# [PASSAGE]
# # # # #

Over the last four years of medical school, I have realized that my knowledge comes from a mosaic of sources. These included, but were not limited to, a multitude of textbooks, lecturers from many domains of scientific research, clinicians and residents from all fields of medicine, multidisciplinary members of treatment teams such as nurses and therapists, and most importantly, my fellow peers.
Many sources describe peer education as, “People of a similar level of education, who are not professional teachers, helping each other and learning themselves by teaching”1. This practice has been used in medicine for centuries, as part of becoming a physician involves learning how to be an educator.
There has been a growing interest to formally study the use of peer assisted learning and as a result, many studies have been published in support of the practice that suggests students learn from teaching others and benefit from a less formal relationship when learning. In their systematic literature review, Yu et al noted that peer education brings an important “cognitive congruence” into the mix when learning from peers2. This means that peers best understand the knowledge base of those they are teaching and therefore can use language that they will understand to educate them at an appropriate level2. Given these conclusions, here are some tips for success in becoming an effective peer educator whenever the opportunity arises.
1) Assess their Knowledge
Before explaining any concept to a peer or younger medical student, it is important to assess where they stand on the given topic. For example, if a new medical student is just starting his or her first year, it is best to relate your message to things he or she has already experienced such as anatomy or basic sciences. Knowing how far along in the education process a learner is will guide your explanations so you do not talk above them, such as including complicated treatment algorithms as part of an explanation to a first year medical student. It is also important to recognize how the student learns best: whether he or she can follow a physiological or pathophysiological process in a step-wise manner, or if he or she is better at grouping together associated facts.
2) Always Reinforce the Basics
Along with assessing a learner’s knowledge, it is important to bring back the basic points of any topic. Often during medical education, learners are afraid to ask about something they do not understand because they are afraid of being ridiculed or feeling incompetent. An easy way to prevent this is to relate anything you are talking about back to basic concepts such as the relevant anatomy or basic system physiology. When in doubt, never assume a concept is so basic everyone understands it. You can also ask the learner why something is the way it is, thereby having the learner summarize the basic concepts of the topic to solidify their understanding.

# # # # #

# [INFORMATION SUPPLIED]

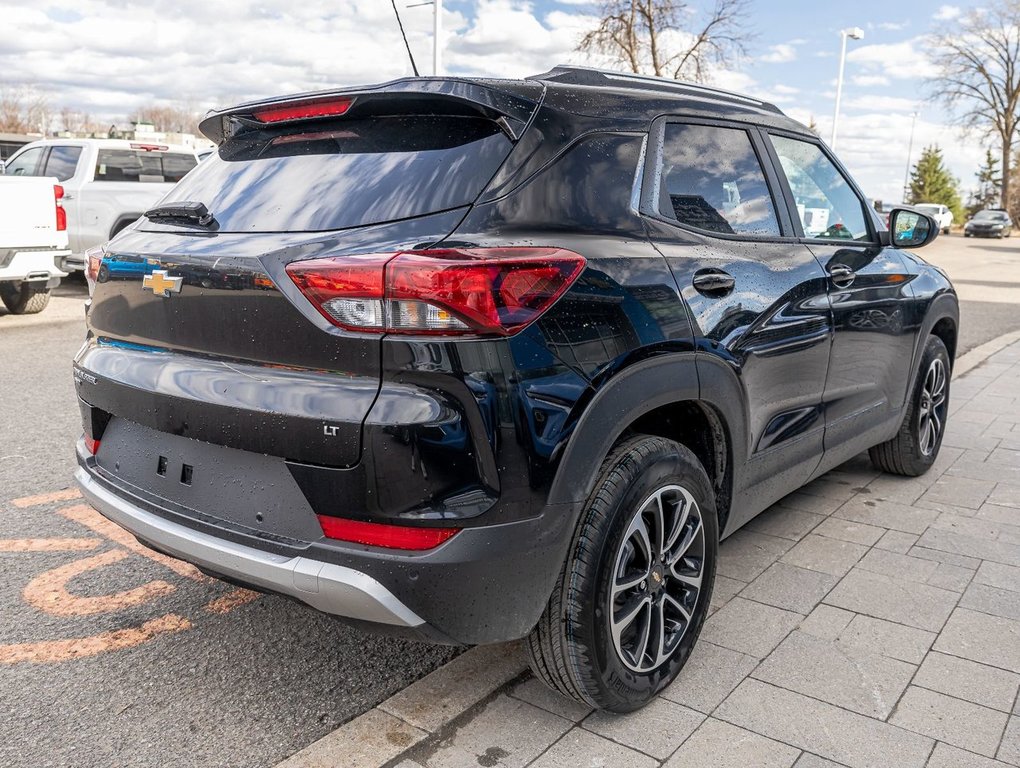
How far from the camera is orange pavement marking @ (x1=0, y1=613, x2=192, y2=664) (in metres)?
2.86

# # # # #

# [ASSIGNMENT]
In the text on peer education, why should a peer teacher relate whatever they are explaining back to basic concepts? Answer in one to three sentences.

# [FINISHED EXERCISE]
Learners in medical school are often afraid to ask about something they don't understand because they fear being ridiculed or feeling incompetent. Tying the topic back to basics, such as the relevant anatomy or basic system physiology, is an easy way to prevent this.